Indeed, I'm happy to hear you say this.

I think it should be the other way around: if durable tasks are properly understood its actually the queues/streaming/concurrency/ratelimits/retries that can be abstracted away and ignored.

Funny, I never realised this before.

> The thing is, if you want people to understand durability but you also hide it from them, it will actually be much more complicated to understand and work with a framework.

> The real golden ticket I think is to make readable intuitive abstractions around durability, not hide it behind normal-looking code.

It's a tradeoff. People tend to want to use languages they are familiar with, even at the cost of being constrained within them. A naive DSL would not be expressive enough for the turing completeness one needs, so effectively you'd need a new language/runtime. It's far easier to constrain an existing language than write a new one of course.

Some languages/runtimes are easier to apply durable/deterministic constraints too (e.g.

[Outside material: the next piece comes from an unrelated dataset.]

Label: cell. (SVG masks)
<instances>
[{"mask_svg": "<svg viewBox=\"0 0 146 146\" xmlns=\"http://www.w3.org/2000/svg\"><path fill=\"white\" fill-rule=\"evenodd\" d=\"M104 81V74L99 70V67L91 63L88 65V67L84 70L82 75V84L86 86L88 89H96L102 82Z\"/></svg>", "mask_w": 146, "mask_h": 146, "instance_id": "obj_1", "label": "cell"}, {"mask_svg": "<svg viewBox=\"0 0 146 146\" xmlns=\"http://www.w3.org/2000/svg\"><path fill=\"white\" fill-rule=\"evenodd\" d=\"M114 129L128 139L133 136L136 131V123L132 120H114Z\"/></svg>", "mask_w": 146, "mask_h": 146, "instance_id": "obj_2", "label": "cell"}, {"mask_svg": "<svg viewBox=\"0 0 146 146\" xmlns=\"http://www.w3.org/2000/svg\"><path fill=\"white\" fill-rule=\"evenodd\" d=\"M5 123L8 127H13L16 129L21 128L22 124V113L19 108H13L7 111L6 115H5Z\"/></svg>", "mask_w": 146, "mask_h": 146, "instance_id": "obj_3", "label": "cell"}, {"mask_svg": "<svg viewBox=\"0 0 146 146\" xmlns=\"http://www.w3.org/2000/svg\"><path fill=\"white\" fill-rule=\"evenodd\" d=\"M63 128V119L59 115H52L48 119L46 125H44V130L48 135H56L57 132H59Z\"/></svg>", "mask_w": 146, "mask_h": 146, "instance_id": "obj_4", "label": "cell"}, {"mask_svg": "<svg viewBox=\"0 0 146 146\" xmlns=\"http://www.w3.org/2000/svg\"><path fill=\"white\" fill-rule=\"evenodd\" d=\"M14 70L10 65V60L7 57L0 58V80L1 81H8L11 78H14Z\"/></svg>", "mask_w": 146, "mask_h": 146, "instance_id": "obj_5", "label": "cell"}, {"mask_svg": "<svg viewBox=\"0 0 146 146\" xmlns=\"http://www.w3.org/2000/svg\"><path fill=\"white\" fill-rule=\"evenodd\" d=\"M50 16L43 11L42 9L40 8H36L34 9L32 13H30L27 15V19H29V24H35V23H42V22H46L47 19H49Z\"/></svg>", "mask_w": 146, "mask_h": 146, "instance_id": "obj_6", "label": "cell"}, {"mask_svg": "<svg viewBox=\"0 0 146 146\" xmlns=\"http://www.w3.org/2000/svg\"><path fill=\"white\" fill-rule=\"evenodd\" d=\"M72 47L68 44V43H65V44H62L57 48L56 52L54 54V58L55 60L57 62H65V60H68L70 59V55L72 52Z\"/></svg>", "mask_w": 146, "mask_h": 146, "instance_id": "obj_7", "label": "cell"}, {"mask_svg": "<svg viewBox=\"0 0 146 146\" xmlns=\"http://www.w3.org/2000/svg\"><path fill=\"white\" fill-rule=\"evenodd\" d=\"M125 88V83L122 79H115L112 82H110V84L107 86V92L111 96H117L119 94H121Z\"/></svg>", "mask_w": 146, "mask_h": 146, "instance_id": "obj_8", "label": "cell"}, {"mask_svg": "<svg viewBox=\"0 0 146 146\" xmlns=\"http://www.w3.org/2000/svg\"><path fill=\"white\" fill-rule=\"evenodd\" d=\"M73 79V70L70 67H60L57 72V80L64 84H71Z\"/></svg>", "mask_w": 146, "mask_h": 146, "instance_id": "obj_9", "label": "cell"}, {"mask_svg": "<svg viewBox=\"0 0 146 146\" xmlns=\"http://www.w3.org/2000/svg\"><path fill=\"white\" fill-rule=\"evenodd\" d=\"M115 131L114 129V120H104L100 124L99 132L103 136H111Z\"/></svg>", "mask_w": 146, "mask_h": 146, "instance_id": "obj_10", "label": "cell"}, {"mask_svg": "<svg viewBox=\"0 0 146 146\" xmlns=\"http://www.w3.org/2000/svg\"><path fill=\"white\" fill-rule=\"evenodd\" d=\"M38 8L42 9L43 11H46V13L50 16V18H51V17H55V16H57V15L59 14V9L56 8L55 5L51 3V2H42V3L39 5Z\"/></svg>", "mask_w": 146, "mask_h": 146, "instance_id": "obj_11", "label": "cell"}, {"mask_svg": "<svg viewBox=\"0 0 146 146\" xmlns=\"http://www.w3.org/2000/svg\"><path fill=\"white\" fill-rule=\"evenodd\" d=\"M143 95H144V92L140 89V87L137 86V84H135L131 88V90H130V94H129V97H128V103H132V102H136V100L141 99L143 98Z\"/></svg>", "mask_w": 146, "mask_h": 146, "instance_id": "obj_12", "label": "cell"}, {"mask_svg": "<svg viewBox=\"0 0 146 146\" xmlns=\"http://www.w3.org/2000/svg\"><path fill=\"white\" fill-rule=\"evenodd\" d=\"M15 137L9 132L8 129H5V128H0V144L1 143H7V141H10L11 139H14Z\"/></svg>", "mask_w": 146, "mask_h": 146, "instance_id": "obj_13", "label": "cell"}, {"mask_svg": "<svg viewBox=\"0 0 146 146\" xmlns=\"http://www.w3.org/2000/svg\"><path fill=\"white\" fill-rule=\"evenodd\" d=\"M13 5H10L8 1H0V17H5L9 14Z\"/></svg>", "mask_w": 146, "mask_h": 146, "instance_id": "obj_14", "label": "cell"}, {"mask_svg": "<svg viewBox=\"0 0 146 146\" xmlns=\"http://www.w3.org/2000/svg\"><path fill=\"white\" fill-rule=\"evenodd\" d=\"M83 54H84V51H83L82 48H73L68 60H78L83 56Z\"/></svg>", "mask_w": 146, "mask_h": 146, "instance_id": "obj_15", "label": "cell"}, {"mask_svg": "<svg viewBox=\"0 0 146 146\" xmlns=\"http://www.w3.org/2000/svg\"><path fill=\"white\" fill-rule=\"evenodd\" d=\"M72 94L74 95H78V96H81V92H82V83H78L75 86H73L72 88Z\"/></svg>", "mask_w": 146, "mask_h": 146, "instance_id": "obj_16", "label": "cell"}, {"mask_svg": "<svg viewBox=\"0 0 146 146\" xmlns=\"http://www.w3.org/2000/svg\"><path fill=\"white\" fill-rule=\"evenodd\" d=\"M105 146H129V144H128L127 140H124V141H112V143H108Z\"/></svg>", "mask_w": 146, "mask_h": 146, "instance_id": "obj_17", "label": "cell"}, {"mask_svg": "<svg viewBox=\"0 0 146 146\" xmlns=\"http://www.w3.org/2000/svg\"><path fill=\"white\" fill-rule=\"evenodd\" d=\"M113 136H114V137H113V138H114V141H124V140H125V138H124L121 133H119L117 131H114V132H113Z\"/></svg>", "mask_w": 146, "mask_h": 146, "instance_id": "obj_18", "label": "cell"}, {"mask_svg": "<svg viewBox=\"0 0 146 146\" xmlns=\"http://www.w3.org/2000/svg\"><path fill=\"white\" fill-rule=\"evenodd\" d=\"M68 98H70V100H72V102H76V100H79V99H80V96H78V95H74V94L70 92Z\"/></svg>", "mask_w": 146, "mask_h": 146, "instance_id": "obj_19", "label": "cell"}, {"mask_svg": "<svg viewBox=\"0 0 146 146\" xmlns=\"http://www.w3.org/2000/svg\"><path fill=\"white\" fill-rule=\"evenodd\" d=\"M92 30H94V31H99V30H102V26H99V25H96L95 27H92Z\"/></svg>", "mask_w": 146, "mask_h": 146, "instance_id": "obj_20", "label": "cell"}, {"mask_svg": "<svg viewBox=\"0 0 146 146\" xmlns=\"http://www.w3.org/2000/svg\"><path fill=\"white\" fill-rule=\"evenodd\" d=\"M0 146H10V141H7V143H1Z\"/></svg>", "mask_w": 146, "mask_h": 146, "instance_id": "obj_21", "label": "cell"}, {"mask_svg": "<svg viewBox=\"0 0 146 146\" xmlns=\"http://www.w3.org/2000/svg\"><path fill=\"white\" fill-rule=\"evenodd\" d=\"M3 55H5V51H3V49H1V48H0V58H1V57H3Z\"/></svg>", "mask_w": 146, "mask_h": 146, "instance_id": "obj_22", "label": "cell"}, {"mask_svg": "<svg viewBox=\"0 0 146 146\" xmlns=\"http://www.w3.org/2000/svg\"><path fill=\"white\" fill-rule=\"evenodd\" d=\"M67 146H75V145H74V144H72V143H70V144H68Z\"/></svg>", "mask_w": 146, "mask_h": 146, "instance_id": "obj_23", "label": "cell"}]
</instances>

WASM which is deterministic by design and JS which has a tiny stdlib that just needs a few things like time and rand replaced), but they still don't take the ideal step you mention - put the durable primitives and their benefits/constraints in front of the dev clearly.

This still assumes an all encompassing transparent durability layer, what I'm arguing for is the opposite: something that can just be a library in any language, and any runtime, because it does not try to be clever about injecting durability in otherwise idiomatic code.

Just to continue the idea: you wouldn't be constraining or tagging functions, you would relinquish control to a system that closely guards how you produce side effects. e.g doing a raw HTTP request from a task is prohibited, not intercepted.

Doesn't Google have a similar type system for stuff like this? I recall an old engineering blog / etc that detailed how they handled this at scale.

This would look like a handler taking an IO token that provides a memoizing get_or_execute function, plus utilities for calling these handlers, correct?